▸ REQUESTS
a. Change "insights" to "thoughts" in the part of the cmov execution-order text between "I would greatly" and "as an output.", inclusive, and give that part again.
b. Carry the cmov execution-order text further, starting after its last sentence.

The Execution Order in an Assembly Algorithm that utilizes a Conditional Move Instruction


I have recently been working on an assembly algorithm for calculating the absolute difference between two long integers, and I have some concerns regarding the execution order in the presence of conditional move instructions. Below is a snippet of the assembly code in question:

.globl _start

_start:
    movq $3, %rsi # x
    movq $5, %rdi # y
    
    movq %rdi, %rax
    subq %rsi, %rdi
    subq %rax, %rsi
    cmovgq %rsi, %rdi
    
    movq $60, %rax
    syscall

In the provided assembly code, the cmovgq instruction is used to conditionally move the result of the subtraction (x - y or y - x) based on the outcome of a previous comparison (x > y). My concern is whether the processor executes the cmovgq instruction before waiting for the result from the subtraction (subq %rax, %rsi).

I am aware that there is no explicit data dependency between the subtraction instruction and the conditional move instruction. However, due to modern processors' pipelining behavior, I am uncertain about the potential issues that might arise.

To provide context, the corresponding C code for this assembly algorithm is as follows:

long absdiff(long x, long y) {
    long result = 0;
    // unpredictable branch
    if(x < y) {
        result = y - x;
    } else {
        result = x - y;
    }
    return result;
}

I would greatly appreciate any insights, explanations, or suggestions from the community regarding the execution order of these instructions and whether pipelining could introduce any issues in this algorithm.


Solution

  • cmov has 3 inputs: two registers (explicit operands), and FLAGS (implicit).
    Same as adc and sbb, except those also write FLAGS as an output.

    The data dependency between sub writing FLAGS and cmovg reading it is every bit as real as between sub instructions writing rsi and rdi before cmovg reads them.

▸ DATA RECORDS
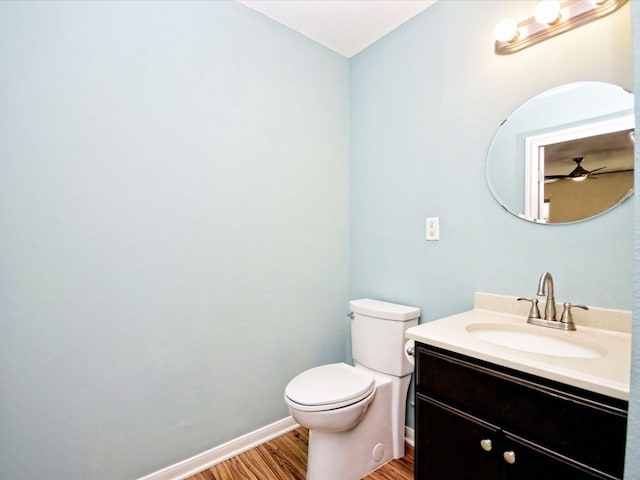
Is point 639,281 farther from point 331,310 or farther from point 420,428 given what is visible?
point 331,310

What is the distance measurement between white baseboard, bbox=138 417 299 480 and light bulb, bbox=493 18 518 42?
2.28 metres

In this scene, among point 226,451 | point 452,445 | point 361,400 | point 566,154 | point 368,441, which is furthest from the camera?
point 226,451

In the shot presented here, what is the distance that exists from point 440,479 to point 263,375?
104cm

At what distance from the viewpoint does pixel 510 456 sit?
0.93 metres

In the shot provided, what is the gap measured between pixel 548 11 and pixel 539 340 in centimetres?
129

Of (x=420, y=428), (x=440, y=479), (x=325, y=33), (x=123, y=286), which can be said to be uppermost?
(x=325, y=33)

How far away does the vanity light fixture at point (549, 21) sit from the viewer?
3.89 feet

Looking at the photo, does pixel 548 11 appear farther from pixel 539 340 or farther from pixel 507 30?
pixel 539 340

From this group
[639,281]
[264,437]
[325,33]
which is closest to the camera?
[639,281]

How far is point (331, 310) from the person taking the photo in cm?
215

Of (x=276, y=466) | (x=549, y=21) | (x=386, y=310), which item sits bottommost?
(x=276, y=466)

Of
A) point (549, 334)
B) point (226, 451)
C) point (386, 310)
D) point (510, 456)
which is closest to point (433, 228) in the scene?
point (386, 310)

▸ TASK-BY-TASK OUTPUTS
a.
I would greatly appreciate any thoughts, explanations, or suggestions from the community regarding the execution order of these instructions and whether pipelining could introduce any issues in this algorithm.


Solution

  • cmov has 3 inputs: two registers (explicit operands), and FLAGS (implicit).
    Same as adc and sbb, except those also write FLAGS as an output.

b.
    In formal terms, this is a RAW (Read After Write) data hazard which CPUs must respect. See wikipedia for classic RISC in-order pipelines, and data hazards in general.

    (All current x86-64 CPUs do out-of-order exec, where a scheduler keeps track of which values are ready, and thus which uops are ready to run if there's a free execution unit. Register renaming avoids WAR and WAW hazards. See Modern Microprocessors A 90-Minute Guide! and deep-dive breakdowns of real CPUs like Sandybridge, the first of what's still Intel's current family of big-core CPUs.)

    cmov isn't special, it's just an ALU select operation with 3 inputs and one output. Not like 32-bit ARM predicated instructions where a false predicate turns it into a NOP, so even a load from a bad address won't fault. (Unlike x86 cmov, but like APX cfcmov, conditionally-faulting cmov conditional load or store.)


    FLAGS is renamed just like other registers, so CPUs respect data dependencies through FLAGS exactly the same as through integer registers. A single register-file entry can hold an integer register and FLAGS, so the CPU can treat instructions like sub that write FLAGS and a register as having a single output.

    A later instruction like LEA that writes a register but not FLAGS can leave just FLAGS pointing at the older physical register in the RAT (register allocation table), or an instruction like cmc or add [mem], eax that writes FLAGS but not a register would have to allocate a PRF entry for just FLAGS, and leave the old entry pointed-to by just the integer register.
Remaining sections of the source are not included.